[What is required] Pictures in the data below are not part of the copy; transcribe everything else exactly.

[Information provided]

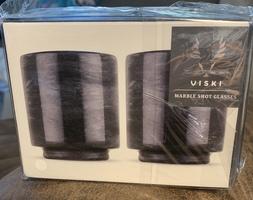 Viski Marble Shot Glasses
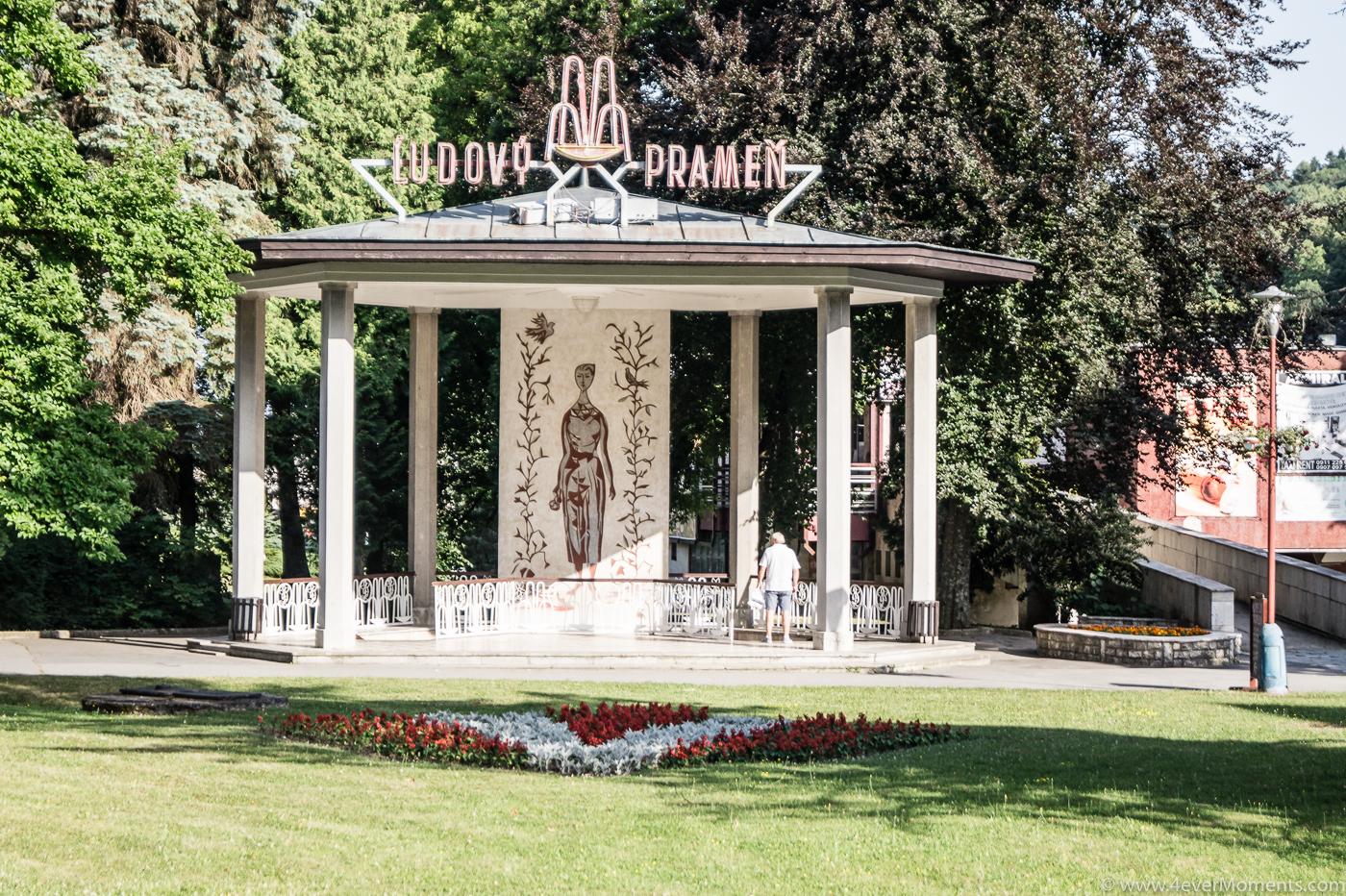 bardejovske-kupele-33
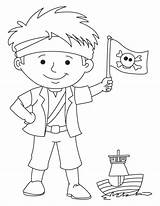 Pirate Flag Pages Coloring Boy Waving Preschool Sheet Template Printable Skull Ship Getdrawings Popular sketch template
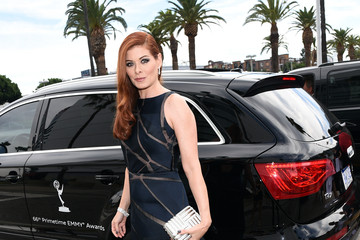 Debra Messing Audi Arrivals at the 66th Primetime Emmy Awards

[Finished exercise]
 Viski Marble Shot Glasses
 bardejovske-kupele-33
 Pirate Flag Pages Coloring Boy Waving Preschool Sheet Template Printable Skull Ship Getdrawings Popular sketch template
 Debra Messing Audi Arrivals at the 66th Primetime Emmy Awards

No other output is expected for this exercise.